Just like hashes, this doesn't really help (and in fact makes things worse). If the attackers are going to dynamically return a "good" or "bad" page depending on whether it has a query-string or not, they can also do so depending on whether that particular query string has been visited before! The server processing is like this:
1) If no query string, return "legitimate" page
2) If query string exists but is not in database of valid query strings, return "404" page
3) If query string is in database of valid query strings, remove it from database and return phishing page
Now when the victim visits the site by clicking on an e-mail message, they send the query string victim=12345 and condition 3 is satisfied so the user gets the phishing page. They report it to the AP server (including the query string) and soon afterwards a URL researcher at Microsoft goes to visit the site to see if it really is a phishing site. But because victim=12345 has already been visited they satisfy condition 2 and they get the 404 page fooling them into thinking the site has already been taken down. So query strings don't really work. You could also do some trickery with cookies to ensure that the first victim always saw the phishing page even on subsequent visits, whilst the researcher always saw 404s.

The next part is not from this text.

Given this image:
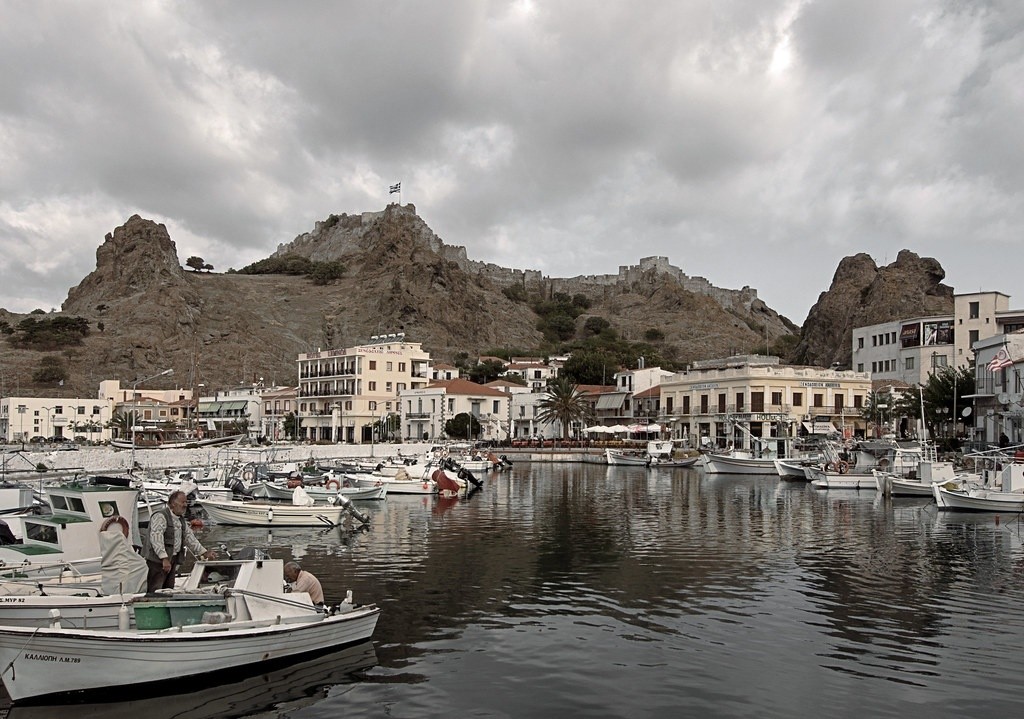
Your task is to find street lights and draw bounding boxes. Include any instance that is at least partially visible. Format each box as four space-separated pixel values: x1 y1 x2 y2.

Query strings also make things theoretically worse, because they are the most likely portion of the URL to contain personally-identifiable information (username, tracking GUID, etc.). So if there was ever a breach of security at the AP server then not only would the attacker know all the websites you visited, they might also know your username and / or password to each of them as well!
But do not fear! User feedback is not the only way that the AP researchers will get new entries to put into the database -- they get the very same phishing e-mails that you and I get, so they will still be able to detect the phishing sites even without IE sending the data and even if the phishing server employs the fancy query-string detection logic.